Alessandro was the only ESR doing his PhD in an industrial setting (Euleria) and received his PhD degree from the University of Trento in Italy.
He presented his PhD entitled: “Applicacability of IMU in Clinical Research” and received questions from his committee members.
Congratulations Alessandro!!
Abstract:
Inertial Measurement Units (IMU) represent a staple in contemporary motion tracking technology, and they have countless applications in sports, animation, clinical research and biomechanics due to their portability, reliability and low cost. However, several challenges related to orientation estimation, sensor-to-segment calibration and mitigation of soft tissue artifacts prevent such innovative technology from widespread use among the general population. To fill this gap, this work investigated three common sensor-to-segment calibration techniques, namely N-pose (NP) static calibration, functional calibration (FC) and manual alignment (MA) calibration for the Humerothoracic, Elbow and Wrist joints during a variety of movements in order to shed light on each ideal use case and application. Furthermore, this manuscript presented two potential applications of IMU in clinical research to monitor the motion of the wrist and lower body kinematics.
Each calibration was compared against an active optical motion capture reference system, and performance was evaluated by computing ROM error (ε), Root Mean Squared Error (RMSE) and offset as dependent variables (DVs). Statistical differences between calibrations and interaction effects calibration × axes and calibration × tasks were analysed using a three-way repeated measures ANOVA for each joint and DV.
Results were different depending on the joint. No statistical differences were observed between NP, FC and MA for the humerothoracic joint for any DV. Therefore, we recommended adopting the NP calibration due to its simplicity and quickness. The elbow joint analysis yielded significant differences in RMSE between calibrations. Specifically, the MA calibration proved superior compared to the other options, resulting in the advised calibration for this joint. The wrist joint analysis resulted in significant differences among calibrations in most DVs, highlighting FC as the most accurate calibration technique. Therefore, FC appears to be the most suitable candidate for a wrist motion tracking system using two IMUs on the lower arm and hand, which can apply to several musculoskeletal or neurological conditions due to its unrestricted setup requirements. Finally, despite its proven disadvantages for elbow and wrist joints, NP calibration can find applications in complex multi-joint systems due to its ease of use and setup quickness.

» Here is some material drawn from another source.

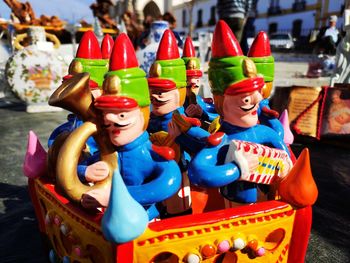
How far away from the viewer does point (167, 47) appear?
2020 mm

Therefore, we presented a proof of concept for a motion tracking system to monitor lower body kinematics reliant on 5 IMUs operating on an NP calibration.
This work provided practical and applicable guidelines for the use of IMU sensors in clinical practice, highlighting the advantages and disadvantages of each calibration depending on the joint, type of movement and rotation axis. These results can aid in driving innovation in clinical motion analysis by acting as a foundation for accuracy and reliability metrics on IMU, as well as identifying areas for improvement.